>>>

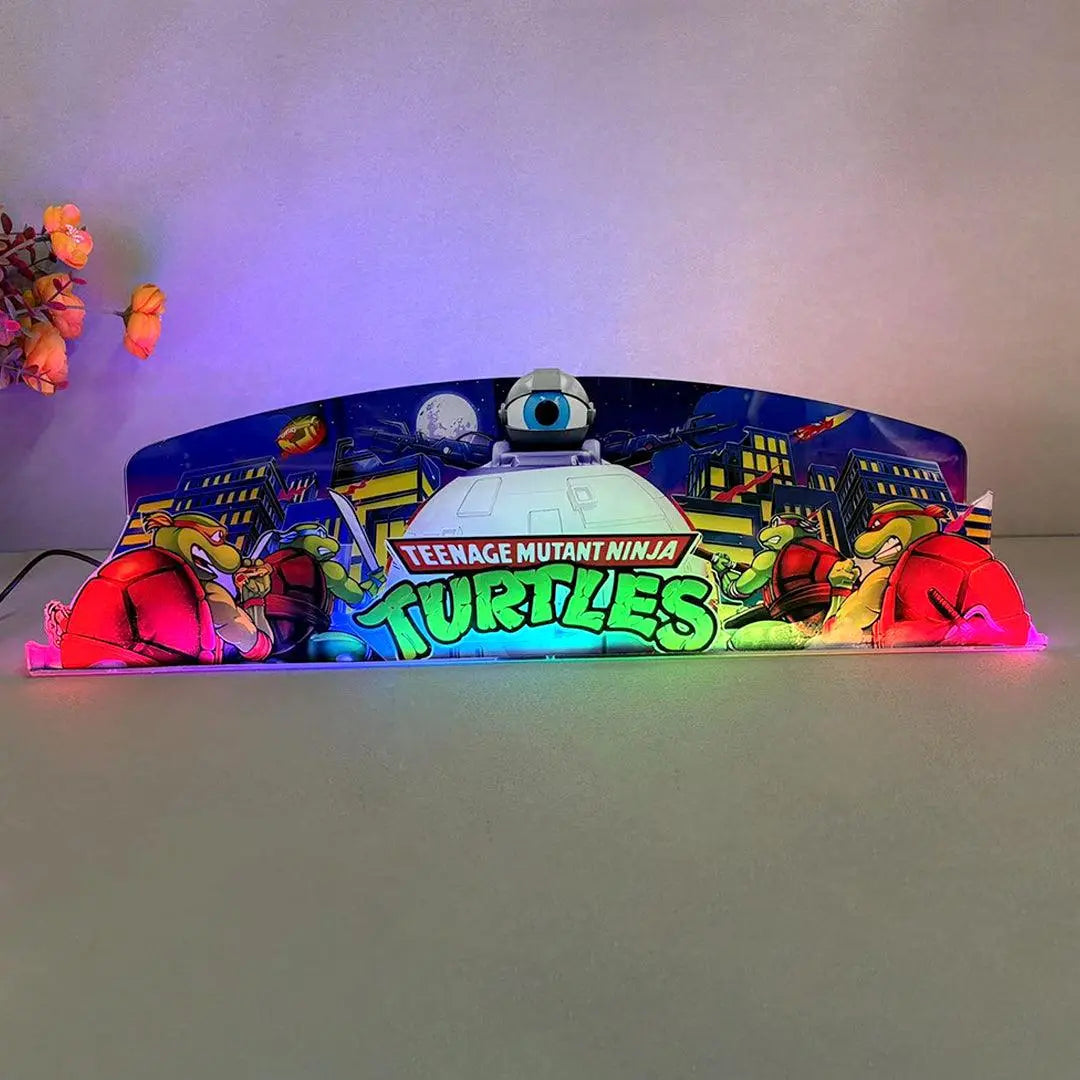 TMNT Teenage Mutant Ninja Turtle Pinball Acrylic LED Topper, for Pinball Machine, Pinball Topper FYLZGO Signs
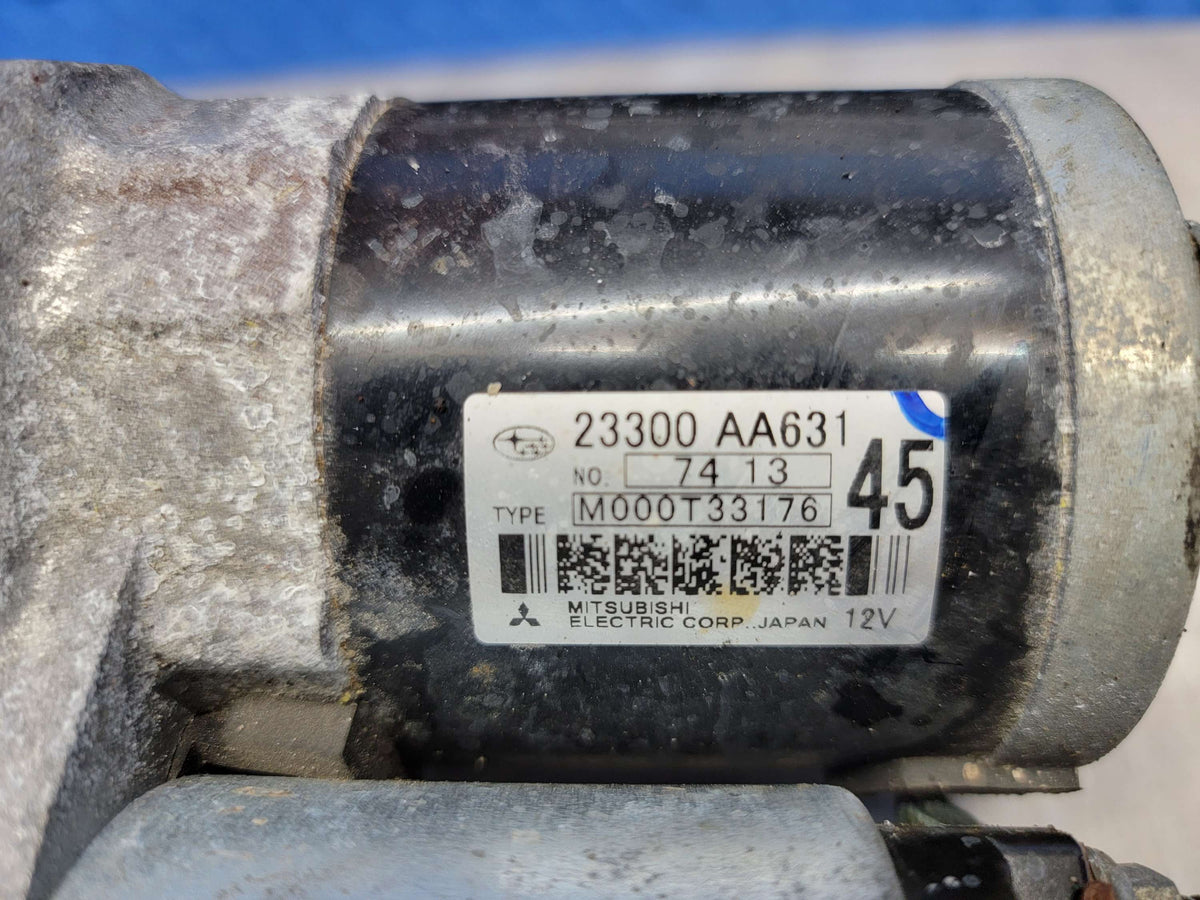 2017 Subaru wrx fa20 M/T oem Starter motor assembly  image 5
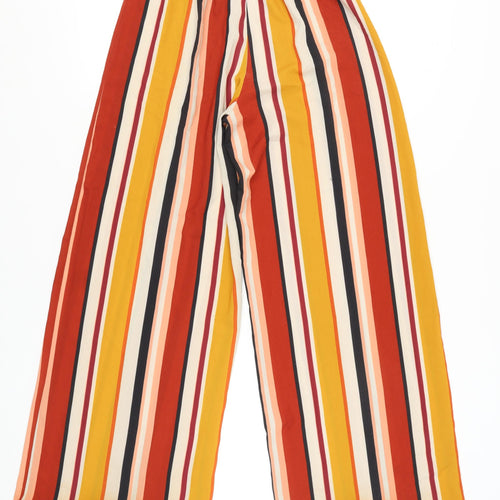 New Look Women's Multicoloured Wide-Leg Trousers, Size 8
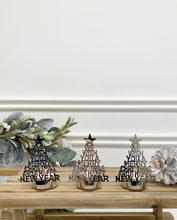 Load image into Gallery viewer, Silver Christmas Tree Candle Holder
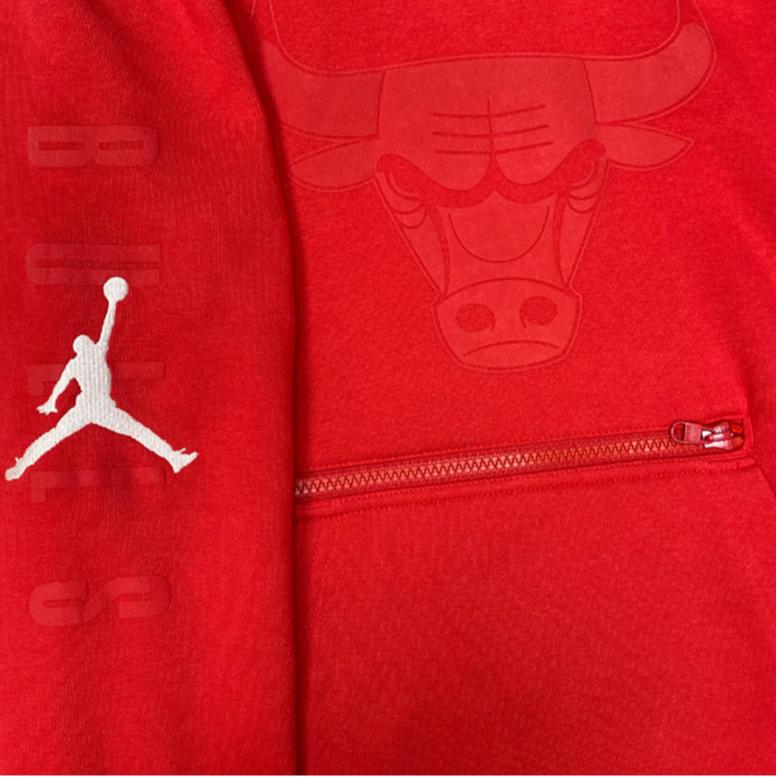 Jordan Худи X NBA Collaboration Чикаго Буллз Стильное Универсальное С Длинным Рукавом Детские Худи Красный 3Y2B7FELP-BUL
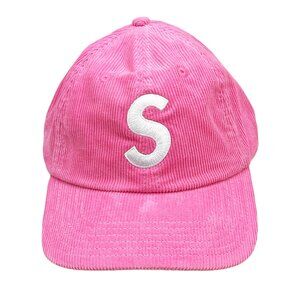 Supreme SS21 Fine Wale Corduroy S Logo 6-Panel Cap Pink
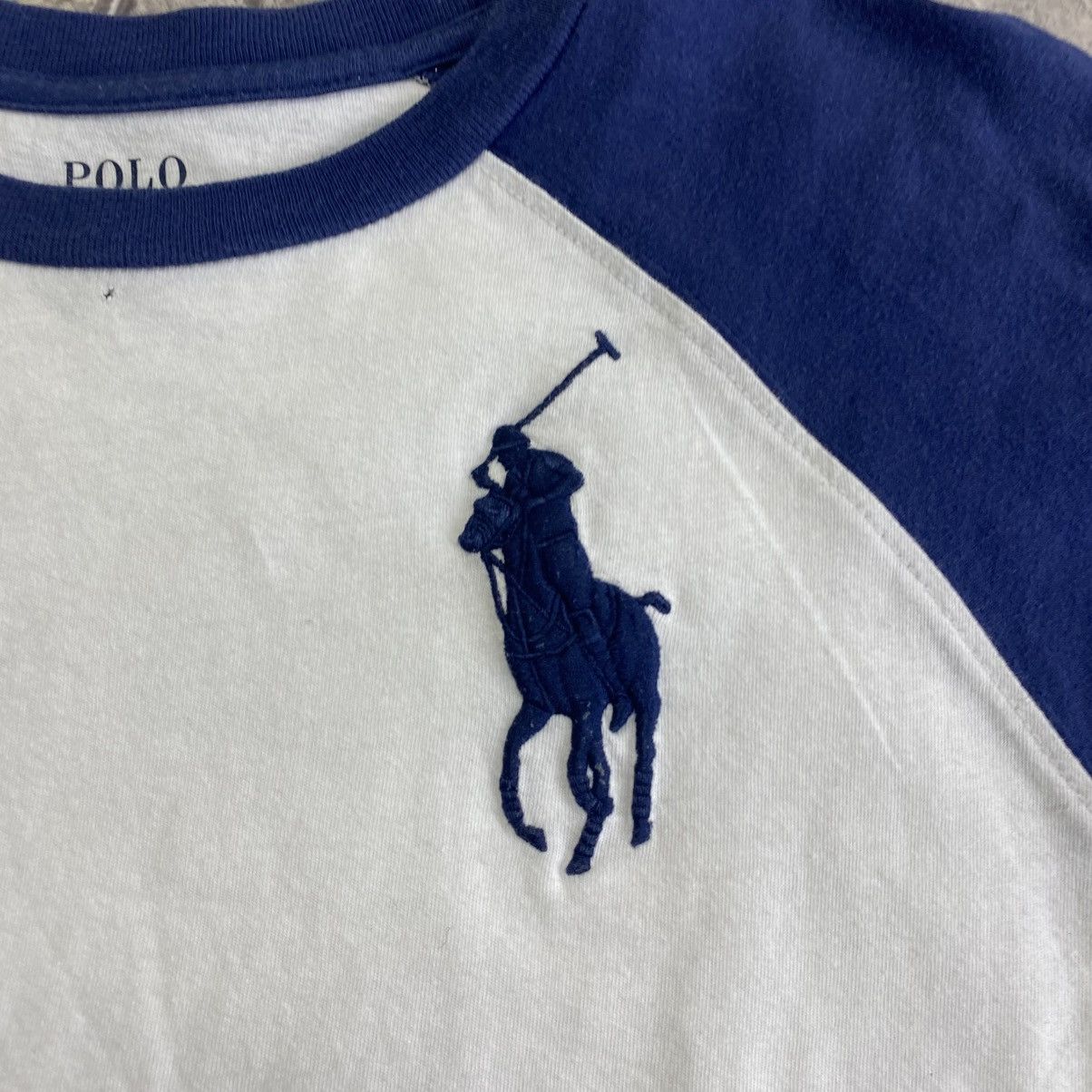 Polo Ralph Lauren Vintage Polo Ralph Lauren 3 Big Pony USA Rugby T- shirt Y2K Size US XXS / EU 40 - 5 Thumbnail
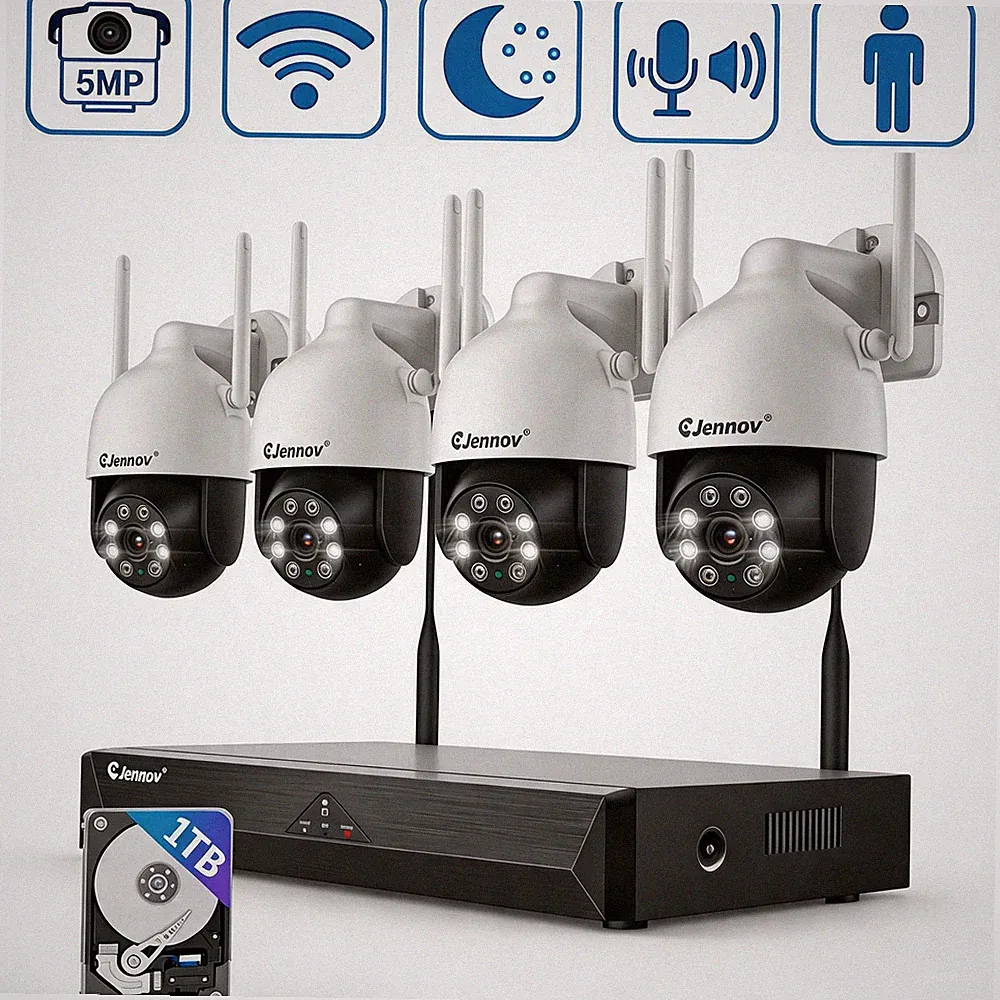 Jennov 5MP WLAN Kamera Set mit NVR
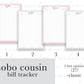 Bill Tracker Cousin A5 Full Page Planner Stickers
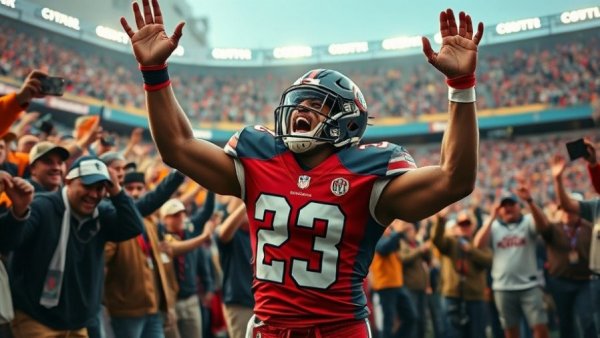 Curtis Robinson NFL Man of the Year Award collage with action and community images.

<<<

§ **ACTIVITY**:
Return the full listing exactly as written, without any of its images.

§ **OUTPUT BELOW**:
 TMNT Teenage Mutant Ninja Turtle Pinball Acrylic LED Topper, for Pinball Machine, Pinball Topper FYLZGO Signs
 2017 Subaru wrx fa20 M/T oem Starter motor assembly  image 5
 New Look Women's Multicoloured Wide-Leg Trousers, Size 8
 Load image into Gallery viewer, Silver Christmas Tree Candle Holder
 Jordan Худи X NBA Collaboration Чикаго Буллз Стильное Универсальное С Длинным Рукавом Детские Худи Красный 3Y2B7FELP-BUL
 Supreme SS21 Fine Wale Corduroy S Logo 6-Panel Cap Pink
 Polo Ralph Lauren Vintage Polo Ralph Lauren 3 Big Pony USA Rugby T- shirt Y2K Size US XXS / EU 40 - 5 Thumbnail
 Jennov 5MP WLAN Kamera Set mit NVR
 Bill Tracker Cousin A5 Full Page Planner Stickers
 Curtis Robinson NFL Man of the Year Award collage with action and community images.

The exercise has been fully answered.